▶ _WHAT THIS EXERCISE ASKS_
[A] According to the article about Altrincham market, how far is the market from Manchester city centre, and in which direction?
[B] Carry on the article about Altrincham market, starting right after its last sentence.

Eight miles southwest of Manchester city centre sits the picturesque Altrincham market. The high ceiling, the beams, signs hanging from the roof, it’s easy to see why this market is usually so popular.
It’s December and in any normal year it would be rammed with people preparing for the festive period but instead of punters today the market was filled with signs warning about social distancing and explaining new shopping systems.
Although there was a sense that Christmas is round the corner, with a handful of strips of tinsel decorating some of the stalls, the usual sense of festive joy was overpowered with the pessimistic mood.
Like most of Greater Manchester, having faced four months of the most severe restrictions, from December 2nd, Altrincham will be in Tier 3 and those who work in the market were from happy.
Nick Johnson, who is one of the directors of the market, told me that business was 85% to 90% down this year and it was getting to a point where many who run the stalls are wondering how long they can continue for.

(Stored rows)
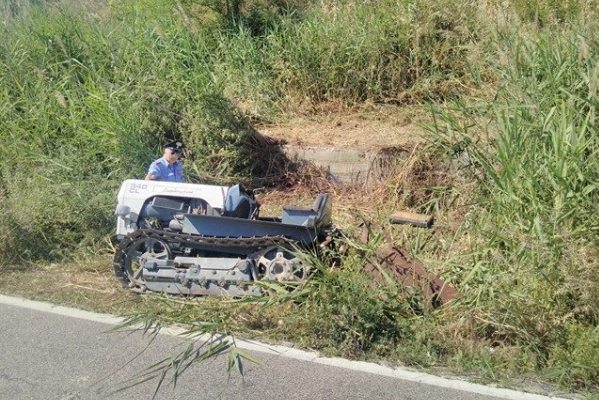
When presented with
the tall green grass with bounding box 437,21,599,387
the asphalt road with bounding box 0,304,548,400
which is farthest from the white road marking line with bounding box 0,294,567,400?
the tall green grass with bounding box 437,21,599,387

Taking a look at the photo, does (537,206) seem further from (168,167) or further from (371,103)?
(371,103)

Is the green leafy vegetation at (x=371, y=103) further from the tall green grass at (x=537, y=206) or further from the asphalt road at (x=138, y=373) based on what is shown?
the asphalt road at (x=138, y=373)

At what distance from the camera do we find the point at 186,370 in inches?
225

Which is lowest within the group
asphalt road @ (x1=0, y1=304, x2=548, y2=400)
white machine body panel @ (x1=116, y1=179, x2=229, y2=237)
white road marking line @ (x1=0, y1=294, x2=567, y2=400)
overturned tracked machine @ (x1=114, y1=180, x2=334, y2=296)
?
white road marking line @ (x1=0, y1=294, x2=567, y2=400)

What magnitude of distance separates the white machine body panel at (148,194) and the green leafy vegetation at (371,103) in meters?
1.18

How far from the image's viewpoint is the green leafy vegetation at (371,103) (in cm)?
602

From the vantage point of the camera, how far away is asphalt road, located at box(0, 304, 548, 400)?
17.4 feet

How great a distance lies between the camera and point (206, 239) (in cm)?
726

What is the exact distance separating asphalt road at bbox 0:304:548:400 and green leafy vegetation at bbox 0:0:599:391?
0.44 metres

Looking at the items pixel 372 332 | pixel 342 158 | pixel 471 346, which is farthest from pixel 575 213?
pixel 342 158

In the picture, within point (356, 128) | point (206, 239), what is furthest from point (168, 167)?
point (356, 128)

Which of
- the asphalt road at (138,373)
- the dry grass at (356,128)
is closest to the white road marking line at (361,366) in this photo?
the asphalt road at (138,373)

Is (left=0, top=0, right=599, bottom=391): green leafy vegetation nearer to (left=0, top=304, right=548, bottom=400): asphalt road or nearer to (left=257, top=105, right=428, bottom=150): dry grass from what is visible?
(left=257, top=105, right=428, bottom=150): dry grass

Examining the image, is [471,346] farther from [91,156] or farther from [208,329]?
[91,156]
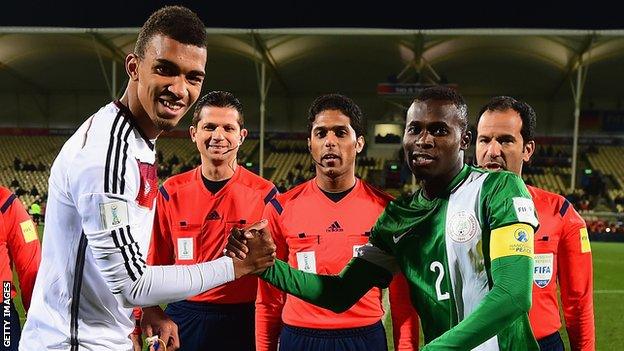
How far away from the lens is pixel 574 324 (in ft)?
9.74

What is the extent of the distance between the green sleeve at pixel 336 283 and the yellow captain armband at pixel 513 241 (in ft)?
2.08

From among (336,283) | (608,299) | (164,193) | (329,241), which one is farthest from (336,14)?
(336,283)

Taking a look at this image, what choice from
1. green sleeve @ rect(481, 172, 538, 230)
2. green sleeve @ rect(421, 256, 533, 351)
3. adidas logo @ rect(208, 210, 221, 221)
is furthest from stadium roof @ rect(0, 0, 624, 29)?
green sleeve @ rect(421, 256, 533, 351)

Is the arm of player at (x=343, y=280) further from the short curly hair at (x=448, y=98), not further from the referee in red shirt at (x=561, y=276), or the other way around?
the referee in red shirt at (x=561, y=276)

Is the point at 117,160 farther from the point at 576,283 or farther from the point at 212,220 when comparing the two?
the point at 576,283

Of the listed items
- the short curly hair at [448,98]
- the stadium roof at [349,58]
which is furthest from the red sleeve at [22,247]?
the stadium roof at [349,58]

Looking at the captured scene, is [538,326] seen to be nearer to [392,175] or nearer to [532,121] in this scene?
[532,121]

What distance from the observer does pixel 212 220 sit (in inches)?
144

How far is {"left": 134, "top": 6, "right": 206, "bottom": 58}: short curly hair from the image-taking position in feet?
6.34

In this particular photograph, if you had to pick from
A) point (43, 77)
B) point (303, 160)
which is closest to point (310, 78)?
point (303, 160)

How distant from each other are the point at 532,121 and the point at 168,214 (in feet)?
7.55

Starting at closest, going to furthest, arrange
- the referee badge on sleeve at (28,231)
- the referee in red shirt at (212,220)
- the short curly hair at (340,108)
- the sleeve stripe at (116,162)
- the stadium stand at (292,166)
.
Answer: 1. the sleeve stripe at (116,162)
2. the short curly hair at (340,108)
3. the referee badge on sleeve at (28,231)
4. the referee in red shirt at (212,220)
5. the stadium stand at (292,166)

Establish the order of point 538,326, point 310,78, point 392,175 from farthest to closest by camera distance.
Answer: point 310,78
point 392,175
point 538,326

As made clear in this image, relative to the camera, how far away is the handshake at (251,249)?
2133 mm
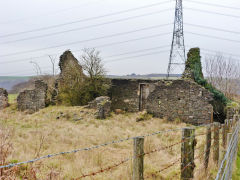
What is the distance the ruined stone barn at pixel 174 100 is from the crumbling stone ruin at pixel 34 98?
291 inches

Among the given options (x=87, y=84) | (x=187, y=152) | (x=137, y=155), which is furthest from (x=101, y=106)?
(x=137, y=155)

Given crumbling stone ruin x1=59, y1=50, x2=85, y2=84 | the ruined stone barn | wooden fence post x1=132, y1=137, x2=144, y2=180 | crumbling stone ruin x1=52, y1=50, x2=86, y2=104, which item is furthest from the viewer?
crumbling stone ruin x1=59, y1=50, x2=85, y2=84

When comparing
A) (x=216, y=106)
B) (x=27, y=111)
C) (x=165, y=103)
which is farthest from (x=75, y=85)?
(x=216, y=106)

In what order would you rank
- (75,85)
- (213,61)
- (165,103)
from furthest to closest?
(213,61)
(75,85)
(165,103)

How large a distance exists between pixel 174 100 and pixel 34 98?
11.6 metres

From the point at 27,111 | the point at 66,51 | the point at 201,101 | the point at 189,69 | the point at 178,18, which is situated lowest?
the point at 27,111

▶ _ANSWERS TO THE TASKS_
[A] It is eight miles southwest of Manchester city centre.

[B]
He argues that Tier 3 could be the final nail in the coffin, proclaiming “Tier 3 you can’t survive, you have no income… [but] Tier 2 is survivable.”
Wanting and believing Altrincham should be in Tier 2 was a common theme with the vast majority of people we spoke to, with case rates in Trafford lower than anywhere else in the city region (190 cases per 100,000), many residents feel hard done by.
Altringham's local says new Covid tier restrictions are unfair
One woman, who was out to visiting the market told me: “I don’t understand why some areas are put into Tier 2 while others in tier three. It seems a bit irregular and no one gets it really.”
Another said she was concerned about the impact on local trade but understood it had to be done: "Even if we just do it for a couple of weeks, perhaps it would help, but I do feel sorry for people [working]."
Part of the rationale behind placing the town in Tier 3 is because of the rates in Greater Manchester on the whole and the pressure on local NHS services as a result.
The local MP is Sir Graham Brady, the influential Tory backbenchers who chairs the 1922 committee – he has been a vocal opponent of the tiered system and in the Commons, as MPs debated the government’s tiered system, the MP for Altrincham and Sale West said he could not support it.
“If the Government are to take away fundamental liberties from the people whom we represent, they must demonstrate beyond question that they are acting in a way that is both proportionate and absolutely necessary,” Sir Graham said in the chamber.
“Today, I believe the government have failed to make that compelling case.”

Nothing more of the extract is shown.